We can talk about simple things that have to be either one way or another, not in-betweens, such as pregnancy, mousetraps, light switches that work properly, and numbers as represented inside (digital) computers, but not necessarily as represented in mathematicians' minds. Spectra provide us with ways of thinking about more fluid concepts, like heat, light, pleasure, and we can even think of making spectra discrete so as to represent things as steps along a range, which is what digitization does to approximate continuity, and what we can do to deal with things that can take on more than 2 different values, like gender (there are 4 types in certain Ontario public databases).
I wanted to bring a prosaic example to the forefront, having to do with a previous post about service delivery. It has to do with safety, and I will keep the specifics vague to avoid further complications in the real-world. A colleague has had a service company come to assess a replacement for his hot-water heater (very prosaic as I mentioned), and the service guy instead of doing that, checked his chimney flue and red-tagged it as unsafe, although it had been venting his furnace and hot water heater without incident for 17 years. He now has to replace all three items at great cost. Safety is not to be questioned and the service guy has the authority to do this kind of thing. The law is strict on acceptable carbon monoxide levels in homes (it is not seen as a spectrum but as a trigger, above a certain level is illegal because it is dangerous and can be lethal). The problem as I see it is about the transition. You can set a level to be your true/false trigger. True - you have to do something, false you are safe, but surely there must be a spectrum around that number, a fuzzy logic zone, maybe even based on history.

### Spatial relation records
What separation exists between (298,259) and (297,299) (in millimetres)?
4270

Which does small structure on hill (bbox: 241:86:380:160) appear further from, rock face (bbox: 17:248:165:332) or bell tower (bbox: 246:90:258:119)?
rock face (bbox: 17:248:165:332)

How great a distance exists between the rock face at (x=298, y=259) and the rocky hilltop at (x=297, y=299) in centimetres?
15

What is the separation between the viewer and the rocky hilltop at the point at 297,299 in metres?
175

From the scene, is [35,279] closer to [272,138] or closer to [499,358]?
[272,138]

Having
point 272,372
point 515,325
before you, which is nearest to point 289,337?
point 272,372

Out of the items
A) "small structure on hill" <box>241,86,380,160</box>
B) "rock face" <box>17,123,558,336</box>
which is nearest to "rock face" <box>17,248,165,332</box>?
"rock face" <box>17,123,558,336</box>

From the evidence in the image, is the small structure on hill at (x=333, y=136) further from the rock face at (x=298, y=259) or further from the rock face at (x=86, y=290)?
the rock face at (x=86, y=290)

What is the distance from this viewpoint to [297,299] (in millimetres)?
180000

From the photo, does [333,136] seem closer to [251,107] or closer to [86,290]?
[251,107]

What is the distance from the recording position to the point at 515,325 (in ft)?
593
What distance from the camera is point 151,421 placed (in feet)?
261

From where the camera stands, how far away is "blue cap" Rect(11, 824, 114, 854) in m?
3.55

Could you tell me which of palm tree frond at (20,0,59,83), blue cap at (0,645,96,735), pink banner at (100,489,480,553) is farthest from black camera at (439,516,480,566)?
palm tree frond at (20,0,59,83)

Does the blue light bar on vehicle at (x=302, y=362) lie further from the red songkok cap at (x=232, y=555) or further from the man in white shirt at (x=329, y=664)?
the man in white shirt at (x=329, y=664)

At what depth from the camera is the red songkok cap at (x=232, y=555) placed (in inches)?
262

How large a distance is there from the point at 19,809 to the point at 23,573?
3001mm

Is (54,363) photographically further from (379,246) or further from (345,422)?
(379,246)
==
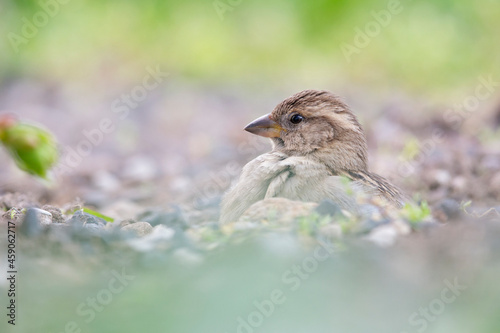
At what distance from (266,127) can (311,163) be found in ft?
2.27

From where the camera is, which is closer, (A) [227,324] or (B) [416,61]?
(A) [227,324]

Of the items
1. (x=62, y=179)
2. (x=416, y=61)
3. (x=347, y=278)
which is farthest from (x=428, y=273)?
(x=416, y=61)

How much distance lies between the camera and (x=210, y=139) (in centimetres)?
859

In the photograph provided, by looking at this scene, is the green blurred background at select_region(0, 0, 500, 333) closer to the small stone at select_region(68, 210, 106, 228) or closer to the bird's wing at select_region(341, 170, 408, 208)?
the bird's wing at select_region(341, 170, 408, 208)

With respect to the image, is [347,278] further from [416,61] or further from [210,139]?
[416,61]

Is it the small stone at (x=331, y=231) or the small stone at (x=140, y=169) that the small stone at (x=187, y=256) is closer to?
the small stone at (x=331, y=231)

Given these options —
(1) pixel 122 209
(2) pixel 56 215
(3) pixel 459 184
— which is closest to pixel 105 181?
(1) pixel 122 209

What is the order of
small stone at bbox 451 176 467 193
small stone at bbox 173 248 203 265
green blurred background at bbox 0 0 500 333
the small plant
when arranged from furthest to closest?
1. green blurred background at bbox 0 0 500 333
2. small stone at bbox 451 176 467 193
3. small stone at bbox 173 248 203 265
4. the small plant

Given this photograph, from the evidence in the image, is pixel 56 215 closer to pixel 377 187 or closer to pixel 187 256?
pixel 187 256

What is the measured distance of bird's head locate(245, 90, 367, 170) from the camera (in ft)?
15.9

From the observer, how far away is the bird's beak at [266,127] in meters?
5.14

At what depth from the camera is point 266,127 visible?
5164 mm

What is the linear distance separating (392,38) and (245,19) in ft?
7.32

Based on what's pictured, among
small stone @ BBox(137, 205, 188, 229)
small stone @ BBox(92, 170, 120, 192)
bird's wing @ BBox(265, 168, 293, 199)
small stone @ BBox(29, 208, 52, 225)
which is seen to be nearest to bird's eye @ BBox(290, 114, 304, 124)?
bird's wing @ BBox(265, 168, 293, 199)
--
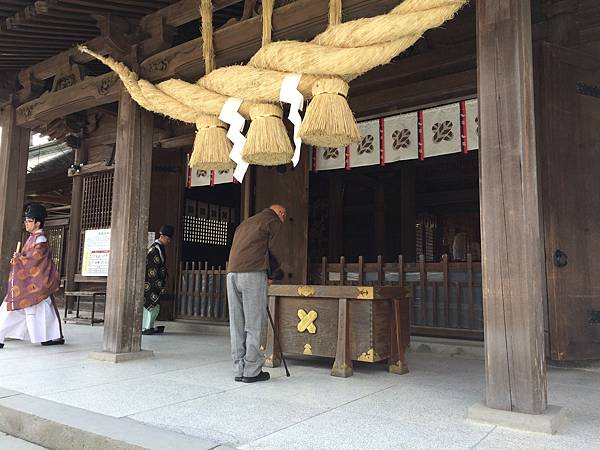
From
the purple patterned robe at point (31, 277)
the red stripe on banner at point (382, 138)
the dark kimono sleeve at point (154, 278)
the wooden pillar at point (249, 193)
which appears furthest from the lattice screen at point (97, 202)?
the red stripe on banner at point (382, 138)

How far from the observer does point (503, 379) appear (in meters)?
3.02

### Problem to work on
Answer these from the text on spectra and safety triggers:
1. According to the text, how many types of gender are there in certain Ontario public databases?
2. What did the service company come to assess at the colleague's home?
3. For how many years had the chimney flue vented the furnace and hot water heater without incident?
These records have no connection to the text.

### Result for this exercise
1. Four.
2. A replacement for his hot-water heater.
3. 17 years.